Piapot, Big Bear, Crowfoot and Poundmaker fought to preserve what they could of their communities and
their cultures, their freedom and their independence, their pride and their dignity, their way of living,
thinking and being. They led their peoples during a time of crisis and national catastrophe. To understand
the challenge they faced, think of Moses being called upon to lead his people from slavery into freedom,
and think of these men being forced to lead their people from freedom into subservience.
Leadership brought them challenges they could not surmount and a cultural conflict they could not win.
They were up against a civilization that strove for permanence, that erected fences and fixed structures,
that built roads and railways, that adhered to clocks and calendars. It was a world where things were
nailed down, driven into the ground, built to last.
The times denied these men the rousing victories and personal glory that leaders so often crave. The
times tested them in ways that few other leaders in our peaceful, orderly Dominion have ever been tested.

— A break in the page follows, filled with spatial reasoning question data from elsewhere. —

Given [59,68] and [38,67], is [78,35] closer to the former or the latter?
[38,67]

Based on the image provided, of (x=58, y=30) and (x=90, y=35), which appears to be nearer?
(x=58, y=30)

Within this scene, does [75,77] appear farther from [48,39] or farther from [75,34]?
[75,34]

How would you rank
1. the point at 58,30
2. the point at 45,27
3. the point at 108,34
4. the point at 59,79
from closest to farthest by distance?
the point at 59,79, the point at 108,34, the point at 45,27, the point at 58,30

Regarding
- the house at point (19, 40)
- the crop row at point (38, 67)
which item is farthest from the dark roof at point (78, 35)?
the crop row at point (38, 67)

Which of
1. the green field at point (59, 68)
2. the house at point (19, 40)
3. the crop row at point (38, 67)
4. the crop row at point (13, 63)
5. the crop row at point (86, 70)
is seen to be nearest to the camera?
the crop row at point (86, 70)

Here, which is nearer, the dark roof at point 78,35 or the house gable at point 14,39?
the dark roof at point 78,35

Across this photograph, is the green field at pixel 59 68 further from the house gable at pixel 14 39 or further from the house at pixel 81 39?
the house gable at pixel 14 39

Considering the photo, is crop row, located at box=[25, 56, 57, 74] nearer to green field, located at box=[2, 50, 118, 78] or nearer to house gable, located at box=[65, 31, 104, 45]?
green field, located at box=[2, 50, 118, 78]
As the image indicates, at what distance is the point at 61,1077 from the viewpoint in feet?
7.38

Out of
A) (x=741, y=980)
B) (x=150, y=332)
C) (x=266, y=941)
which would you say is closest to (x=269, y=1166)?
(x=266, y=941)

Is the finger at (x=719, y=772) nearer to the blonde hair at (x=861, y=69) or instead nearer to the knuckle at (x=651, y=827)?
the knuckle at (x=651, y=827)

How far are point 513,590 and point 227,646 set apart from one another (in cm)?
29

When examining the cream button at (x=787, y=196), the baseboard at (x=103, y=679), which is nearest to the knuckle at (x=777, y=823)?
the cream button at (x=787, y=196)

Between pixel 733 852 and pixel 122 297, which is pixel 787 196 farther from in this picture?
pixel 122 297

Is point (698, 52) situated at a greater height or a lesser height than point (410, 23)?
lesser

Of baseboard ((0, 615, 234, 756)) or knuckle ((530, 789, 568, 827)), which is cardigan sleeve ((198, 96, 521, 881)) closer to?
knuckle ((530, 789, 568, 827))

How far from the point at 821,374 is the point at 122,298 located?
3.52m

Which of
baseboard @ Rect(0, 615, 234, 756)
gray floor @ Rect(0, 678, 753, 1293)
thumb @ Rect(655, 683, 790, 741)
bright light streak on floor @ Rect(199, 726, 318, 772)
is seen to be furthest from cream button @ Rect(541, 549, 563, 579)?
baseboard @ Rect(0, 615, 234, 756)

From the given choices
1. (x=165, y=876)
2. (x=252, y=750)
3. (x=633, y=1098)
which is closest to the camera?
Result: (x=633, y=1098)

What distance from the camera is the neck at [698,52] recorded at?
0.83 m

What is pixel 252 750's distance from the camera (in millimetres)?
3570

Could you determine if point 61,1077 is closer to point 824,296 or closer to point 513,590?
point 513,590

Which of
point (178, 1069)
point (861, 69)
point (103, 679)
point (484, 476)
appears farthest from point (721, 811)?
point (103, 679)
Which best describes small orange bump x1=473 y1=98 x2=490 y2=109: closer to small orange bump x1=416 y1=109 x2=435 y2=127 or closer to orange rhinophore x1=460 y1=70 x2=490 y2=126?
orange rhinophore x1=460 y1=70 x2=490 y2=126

They drew upon their unshakeable courage and integrity to deal with the circumstances that fate had
dealt them, and they displayed an adamantine resolve to do what was best for their nations. They were
heroes to their people, and justly so, for they were remarkable leaders. They were noble to the end, and
fearless even as they faced death, qualities that found expression in Crowfoot's dying words, delivered
to his grief-stricken family and friends as he lay in his lodge that overlooked the swift, shallow Bow
River and the Blackfoot Crossing. “A little while and I will be gone from among you, whither I cannot
tell. From nowhere we came, into nowhere we go. What is life? It is as the flash of a firefly in the
night. It is as the breath of the buffalo in the winter time. It is as the little shadow that runs
across the grass and loses itself in the sunset.”